Cardiac auscultation:

  • New murmur suggestive of endocarditis?
  • Pericardial rub or muffled heart sounds (pericarditis)?



Blood tests

  • Full blood count (FBC) – to assess for raised white cells and anaemia
  • Urea and electrolytes (U&Es) – to assess for acute kidney injury and electrolyte disturbances
  • C-reactive protein – to assess for evidence of infection
  • Lactate – if raised suggests reduced end-organ perfusion
  • Glucose – part of the sepsis screen
  • Coagulation studies – to assess for evidence of disseminated intravascular coagulation
  • Blood cultures – to isolate the causative organism – ideally these need to be taken before administration of antibiotics (but antibiotics should not be significantly delayed as a result)


Arterial blood gas



IV access

Gain IV access to allow administration of antibiotics and fluids (see our guide here)



  • If sepsis is suspected, broad-spectrum IV antibiotics should be commenced as soon as possible (within 1 hour of presentation), as this has been shown to significantly improve outcome
  • Antibiotics should be prescribed in keeping with local guidelines

IV fluids

Patient’s with sepsis often have signs of hypovolaemia or shock due to shifts in fluid distribution within the body.

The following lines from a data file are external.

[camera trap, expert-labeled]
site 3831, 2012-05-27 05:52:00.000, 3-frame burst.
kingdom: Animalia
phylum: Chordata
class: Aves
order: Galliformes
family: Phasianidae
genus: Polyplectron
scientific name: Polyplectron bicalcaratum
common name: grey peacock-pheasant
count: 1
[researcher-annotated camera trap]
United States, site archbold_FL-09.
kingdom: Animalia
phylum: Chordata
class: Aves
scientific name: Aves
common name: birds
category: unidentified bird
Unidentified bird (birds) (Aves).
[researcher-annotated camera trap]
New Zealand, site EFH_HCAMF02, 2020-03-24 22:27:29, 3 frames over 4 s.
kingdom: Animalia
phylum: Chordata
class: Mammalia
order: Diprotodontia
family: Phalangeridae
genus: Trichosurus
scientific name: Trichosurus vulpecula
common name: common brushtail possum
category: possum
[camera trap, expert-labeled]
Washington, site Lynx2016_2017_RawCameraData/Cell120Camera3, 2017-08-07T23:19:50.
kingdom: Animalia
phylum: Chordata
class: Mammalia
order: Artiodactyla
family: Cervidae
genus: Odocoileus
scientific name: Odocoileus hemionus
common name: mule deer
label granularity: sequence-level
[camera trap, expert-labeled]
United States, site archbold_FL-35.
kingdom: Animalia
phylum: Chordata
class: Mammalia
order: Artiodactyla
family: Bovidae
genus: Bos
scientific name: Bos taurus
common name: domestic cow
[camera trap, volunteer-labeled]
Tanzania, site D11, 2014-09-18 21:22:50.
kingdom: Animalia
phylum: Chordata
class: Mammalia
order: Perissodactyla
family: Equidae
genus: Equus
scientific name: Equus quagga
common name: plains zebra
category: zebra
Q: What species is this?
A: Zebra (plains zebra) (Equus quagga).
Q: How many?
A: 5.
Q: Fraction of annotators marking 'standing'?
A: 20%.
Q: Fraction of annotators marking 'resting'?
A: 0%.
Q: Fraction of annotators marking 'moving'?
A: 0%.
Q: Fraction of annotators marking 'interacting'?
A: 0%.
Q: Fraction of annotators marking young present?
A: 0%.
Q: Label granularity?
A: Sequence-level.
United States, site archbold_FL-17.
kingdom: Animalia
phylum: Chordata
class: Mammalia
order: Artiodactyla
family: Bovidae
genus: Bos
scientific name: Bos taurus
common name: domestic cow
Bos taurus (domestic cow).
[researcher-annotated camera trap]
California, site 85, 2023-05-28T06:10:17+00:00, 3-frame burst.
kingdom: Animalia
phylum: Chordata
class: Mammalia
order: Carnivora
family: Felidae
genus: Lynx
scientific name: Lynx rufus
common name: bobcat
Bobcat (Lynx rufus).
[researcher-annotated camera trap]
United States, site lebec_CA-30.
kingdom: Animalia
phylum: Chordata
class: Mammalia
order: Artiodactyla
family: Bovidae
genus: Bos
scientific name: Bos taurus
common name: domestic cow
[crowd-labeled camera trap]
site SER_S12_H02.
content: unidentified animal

As a result, they require IV fluid resuscitation to maintain adequate end-organ perfusion. See our guide to prescribing IV fluids.



All patient presenting with tachycardia should have a 12 lead ECG (see ECG interpretation).



  • Assess level of consciousness using AVPU or GCS
  • Check drug chart for opioids, sedatives, anxiolytics and antihypertensives
  • Check blood glucose: 4.0 – 11.0 mmol/L is normal

Alert a senior immediately if you have any concerns about the consciousness level of a patient. A GCS of 8 or below warrants urgent expert help from an anaesthetist. The crash team may be needed. Be very cautious of a patient not maintaining their own airway if the GCS is reduced.



It may be necessary to fully expose the patient to complete a full assessment. Remember to prioritise patient dignity and conservation of body heat. 


Look for:

  • Rashes – e.g. the non-blanching petechial rash of meningococcal sepsis
  • Evidence of wound/surgical site infections

Reassess ABCDE

It is essential to continually reassess ABCDE and treat issues as you encounter them. This allows continual reassessment of the response to treatment and early recognition of deterioration.

If the patient does not respond to treatment or deteriorates, critical care input should be involved as soon as possible.

Next steps

Well done! You’ve stabilised the patient and they’re doing much better. Just a few more things to do…


Take a history

Take a more detailed history of what has happened and how the patient has been. Involve staff or family members as appropriate.

Check out our history taking guides here


Review the patient’s notes, observations, fluid charts, and any investigation findings. Double check the medications you have just prescribed, and any routine medications the patient is taking.


Document your ABCDE assessment clearly, including examination, observations, investigations, interventions, and patient response/changing condition. Write down any pertinent details from your history-taking.

See documentation guide


Discuss with seniors

If a senior doctor hasn’t already been involved, it is important to contact them and make them aware of the unwell patient. As a junior doctor, it would be appropriate to give an SBARR handover outlining your assessment and actions, and to discuss the following:

  • Are any further assessments or interventions required?
  • Does the patient need a referral to HDU/ICU?
  • Should they be referred for a review by a speciality doctor?
  • Should any changes be implemented to the management of any underlying conditions?


The next team of doctors on shift should be made aware of any patient in their department who has become acutely unwell.